The Disney version retains the physical violence and the black plantation workers, though it does tone down Annes backstory. A mild case as she's not being truly prevented from eating Annie is just insisting she has to eat her own food, from a separate plate, rather than going around grabbing off everyone else's plate, and as part of this is preventing her from taking other food so that she has to eat from her own plate if she wants to eat. Denied Food as Punishment: One of Annie's teaching methods for Helen which Helen's mother, Katie, disapproves of.Corporal Punishment: Annie slaps Helen when Helen hits her.

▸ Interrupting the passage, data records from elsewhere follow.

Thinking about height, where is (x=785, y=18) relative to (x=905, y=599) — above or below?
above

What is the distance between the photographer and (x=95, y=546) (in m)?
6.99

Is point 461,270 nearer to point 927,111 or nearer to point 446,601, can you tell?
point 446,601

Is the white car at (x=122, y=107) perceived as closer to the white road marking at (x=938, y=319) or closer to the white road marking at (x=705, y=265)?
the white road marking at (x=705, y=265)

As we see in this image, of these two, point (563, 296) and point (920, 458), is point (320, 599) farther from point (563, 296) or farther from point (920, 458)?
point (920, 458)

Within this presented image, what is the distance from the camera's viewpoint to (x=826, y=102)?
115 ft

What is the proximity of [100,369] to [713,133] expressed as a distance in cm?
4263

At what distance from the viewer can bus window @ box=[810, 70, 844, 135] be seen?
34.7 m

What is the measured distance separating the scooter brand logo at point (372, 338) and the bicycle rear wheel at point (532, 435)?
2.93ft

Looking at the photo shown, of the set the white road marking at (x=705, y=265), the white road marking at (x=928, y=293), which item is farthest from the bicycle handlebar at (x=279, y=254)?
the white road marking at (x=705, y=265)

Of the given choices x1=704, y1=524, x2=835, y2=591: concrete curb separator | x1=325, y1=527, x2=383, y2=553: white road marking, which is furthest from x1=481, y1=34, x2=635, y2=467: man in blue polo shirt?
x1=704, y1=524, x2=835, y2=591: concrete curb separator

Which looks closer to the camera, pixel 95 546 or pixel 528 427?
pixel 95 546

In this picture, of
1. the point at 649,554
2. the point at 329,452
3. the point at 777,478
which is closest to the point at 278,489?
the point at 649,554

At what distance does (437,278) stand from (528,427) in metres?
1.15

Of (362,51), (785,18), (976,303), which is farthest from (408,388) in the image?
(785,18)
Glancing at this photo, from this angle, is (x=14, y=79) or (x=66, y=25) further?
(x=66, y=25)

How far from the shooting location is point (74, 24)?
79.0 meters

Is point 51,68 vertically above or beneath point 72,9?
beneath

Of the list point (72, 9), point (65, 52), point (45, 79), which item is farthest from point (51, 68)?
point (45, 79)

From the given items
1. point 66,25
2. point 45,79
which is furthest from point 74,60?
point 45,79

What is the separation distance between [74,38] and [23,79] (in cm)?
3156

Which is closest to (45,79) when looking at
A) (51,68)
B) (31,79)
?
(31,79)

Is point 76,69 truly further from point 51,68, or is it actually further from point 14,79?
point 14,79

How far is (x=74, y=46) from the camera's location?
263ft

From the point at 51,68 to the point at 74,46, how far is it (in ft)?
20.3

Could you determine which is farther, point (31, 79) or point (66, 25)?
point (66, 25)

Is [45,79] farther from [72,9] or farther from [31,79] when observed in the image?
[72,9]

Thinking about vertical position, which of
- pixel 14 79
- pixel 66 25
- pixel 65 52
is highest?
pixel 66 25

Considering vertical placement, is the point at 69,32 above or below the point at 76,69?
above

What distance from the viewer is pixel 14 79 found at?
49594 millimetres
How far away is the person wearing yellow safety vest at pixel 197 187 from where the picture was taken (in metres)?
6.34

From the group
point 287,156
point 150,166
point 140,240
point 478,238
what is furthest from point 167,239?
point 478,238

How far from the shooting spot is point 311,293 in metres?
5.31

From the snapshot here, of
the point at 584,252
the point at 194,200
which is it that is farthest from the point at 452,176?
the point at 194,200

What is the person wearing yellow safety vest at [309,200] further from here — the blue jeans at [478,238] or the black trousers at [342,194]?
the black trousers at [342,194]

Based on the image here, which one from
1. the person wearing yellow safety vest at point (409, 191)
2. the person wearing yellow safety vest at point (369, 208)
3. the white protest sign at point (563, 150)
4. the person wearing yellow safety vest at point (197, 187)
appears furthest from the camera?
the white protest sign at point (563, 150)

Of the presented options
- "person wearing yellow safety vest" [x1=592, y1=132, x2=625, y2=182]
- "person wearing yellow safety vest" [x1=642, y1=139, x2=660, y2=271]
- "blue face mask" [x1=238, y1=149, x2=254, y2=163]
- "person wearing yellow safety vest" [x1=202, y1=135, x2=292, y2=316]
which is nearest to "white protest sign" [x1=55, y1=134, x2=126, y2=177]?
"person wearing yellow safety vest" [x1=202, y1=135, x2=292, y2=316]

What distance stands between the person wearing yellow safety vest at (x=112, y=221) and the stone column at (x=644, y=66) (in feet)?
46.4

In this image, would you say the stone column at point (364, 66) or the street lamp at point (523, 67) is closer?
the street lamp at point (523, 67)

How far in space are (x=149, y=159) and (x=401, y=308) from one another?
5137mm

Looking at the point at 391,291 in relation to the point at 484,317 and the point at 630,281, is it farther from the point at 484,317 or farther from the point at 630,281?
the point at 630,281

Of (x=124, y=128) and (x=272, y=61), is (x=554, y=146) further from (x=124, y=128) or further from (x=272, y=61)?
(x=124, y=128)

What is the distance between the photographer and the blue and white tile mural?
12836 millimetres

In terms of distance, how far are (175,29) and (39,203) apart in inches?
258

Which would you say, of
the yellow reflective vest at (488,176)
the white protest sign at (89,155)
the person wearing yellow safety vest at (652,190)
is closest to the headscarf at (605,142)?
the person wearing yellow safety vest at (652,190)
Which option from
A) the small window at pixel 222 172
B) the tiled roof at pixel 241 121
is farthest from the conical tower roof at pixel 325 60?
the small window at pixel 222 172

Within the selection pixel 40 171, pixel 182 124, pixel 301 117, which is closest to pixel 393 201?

THE MIRACLE WORKER BREAKFAST SCENE HOW TO
You have to know how to spell it before you can look up how to spell it. Through sheer willpower and compassion, the walls separating Helen from the outside world begin to crumble, as student and teacher forge a connection.Annie: What a dictionary. And so begins a battle of wills between the obstinate Helen and the equally stubborn Anne (a breakfast scene between the two becomes a virtual wrestling match). That help arrives in the form of Anne Sullivan, a teacher whose personal struggles have provided her with the tools to assist Helen. The young Helen, blind and deaf since infancy as a result of scarlet fever, becomes prone to violent outbursts that grow more frequent and intense, resulting in her parents, Captain Arthur Keller (Victor Jory, Gone with the Wind) and Kate Keller (Inga Swenson, Advise & Consent), reaching out to a school for the blind for help. Working on familiar ground (having directed Bancroft and Duke in the Broadway play), Penn would find a fresh approach in transitioning the story of Helen Keller from stage to screen by opening up the action with on-location shooting, unique camera work by Ernest Caparros (TV's Naked City), razor sharp editing by Aram Avakian (Lilith) and several bravura set pieces. The powerhouse performances of Anne Bancroft (The Graduate) and Patty Duke (Valley of the Dolls) are the heart and soul of director Arthur Penn's (Bonnie and Clyde) screen adaptation of The Miracle Worker.